Memang, Bank Dunia memperkirakan bahwa sekitar 40% pekerjaan di Malaysia terkait dengan kegiatan ekspor. Tarif baru akan bertindak sebagai guncangan eksternal yang mempengaruhi permintaan barang-barang Malaysia, memperlambat ekonominya dan berpotensi mendorong BNM untuk menurunkan biaya pinjaman, yang pada gilirannya dapat memberikan tekanan tambahan pada USDMYR dalam jangka panjang.
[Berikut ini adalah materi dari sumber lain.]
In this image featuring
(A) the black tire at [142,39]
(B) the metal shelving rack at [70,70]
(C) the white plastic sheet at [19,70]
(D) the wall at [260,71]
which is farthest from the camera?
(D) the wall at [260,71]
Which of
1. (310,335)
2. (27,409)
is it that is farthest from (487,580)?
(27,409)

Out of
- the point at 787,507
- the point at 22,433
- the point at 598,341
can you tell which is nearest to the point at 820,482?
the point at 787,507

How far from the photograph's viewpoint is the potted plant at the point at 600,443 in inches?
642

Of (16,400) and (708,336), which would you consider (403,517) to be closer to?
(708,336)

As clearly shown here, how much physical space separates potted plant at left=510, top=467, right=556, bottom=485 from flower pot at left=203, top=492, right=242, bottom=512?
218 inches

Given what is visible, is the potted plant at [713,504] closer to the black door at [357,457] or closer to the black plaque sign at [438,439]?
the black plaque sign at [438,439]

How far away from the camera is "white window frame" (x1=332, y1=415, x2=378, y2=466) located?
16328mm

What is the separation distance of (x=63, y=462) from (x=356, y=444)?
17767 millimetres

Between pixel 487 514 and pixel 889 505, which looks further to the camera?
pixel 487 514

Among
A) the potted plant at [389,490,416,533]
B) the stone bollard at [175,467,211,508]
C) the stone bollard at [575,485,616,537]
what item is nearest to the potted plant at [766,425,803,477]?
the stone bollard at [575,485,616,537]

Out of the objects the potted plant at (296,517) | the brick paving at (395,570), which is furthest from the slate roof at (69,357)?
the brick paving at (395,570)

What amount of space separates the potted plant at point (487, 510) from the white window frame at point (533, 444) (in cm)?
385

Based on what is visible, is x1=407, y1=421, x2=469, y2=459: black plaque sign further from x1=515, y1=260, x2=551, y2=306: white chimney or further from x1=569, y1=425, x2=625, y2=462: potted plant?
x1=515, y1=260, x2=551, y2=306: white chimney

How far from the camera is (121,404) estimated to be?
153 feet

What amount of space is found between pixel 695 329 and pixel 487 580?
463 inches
Dalam skenario terburuk perang dagang habis-habisan antara China dan AS serta tarif tambahan 20% pada semua ekspor Malaysia ke AS, USDMYR dapat naik di atas level 4.800 dan mungkin mencapai angka kritis 5.000. “Namun, saya tidak melihat skenario itu terjadi, setidaknya tidak dalam jangka pendek,” kata Kar Yong Ang.

Saat ini, ekonomi Malaysia berada dalam kondisi yang baik. Meskipun statistik makroekonomi terbaru agak mengecewakan—terutama, pertumbuhan tahunan output industri melambat pada bulan September menjadi 2,3% (dibandingkan dengan 3,7% yang diharapkan oleh pasar), sementara ekspor turun sebesar 0,3% (padahal pasar mengharapkan pertumbuhan sebesar 7,6%), tren umum masih relatif positif. Estimasi resmi menunjukkan bahwa produk domestik bruto (PDB) kemungkinan berkembang pada tingkat solid 5,3% di kuartal ketiga. Meskipun pertumbuhan ekonomi telah melambat dari tingkat pertumbuhan 5,9% yang tercatat pada Q2, pertumbuhannya masih berlangsung pada tingkat yang mengesankan.

Selain itu, seperti yang dicatat oleh Kar Yong Ang, tingkat pertumbuhan di Q2 sebenarnya sedikit menyimpang karena merupakan tingkat tercepat dalam 18 bulan, akibat investasi yang sangat kuat dan peningkatan pengeluaran rumah tangga serta ekspor.

Pandangan ekonomi yang sehat adalah alasan utama mengapa BNM memutuskan untuk mempertahankan suku bunga kebijakan utamanya tidak berubah pada 3% untuk kesembilan kalinya berturut-turut Rabu lalu meskipun tingkat inflasi tahunan kini telah turun menjadi hanya 1,8%. Dalam pernyataan pasca-rapatnya, bank sentral Malaysia menyebutkan prospek pertumbuhan ekonomi yang positif dan inflasi yang stabil tetapi mengeluarkan peringatan tentang potensi volatilitas mata uang. ‘Indikator terbaru menunjukkan kekuatan berkelanjutan dalam aktivitas ekonomi yang didorong oleh pengeluaran domestik yang tangguh dan aktivitas ekspor yang lebih tinggi, katanya dalam sebuah pernyataan.

“Meskipun BNM tidak memprioritaskan stabilitas mata uang, ketidakpastian pasar keuangan yang sedang berlangsung telah mendorong bank sentral untuk mengadopsi pendekatan yang hati-hati.’ Misalnya, bank tersebut mengakui bahwa hasil pemilihan umum di AS dapat memperkenalkan volatilitas yang lebih tinggi pada ringgit dalam jangka pendek. Namun, saya pribadi percaya bahwa USDMYR tidak mungkin naik jauh di atas 4,50 karena penyempitan selisih suku bunga antara AS dan Malaysia tetap menjadi faktor positif bagi mata uang nasional,” pungkas Kar Yong Ang.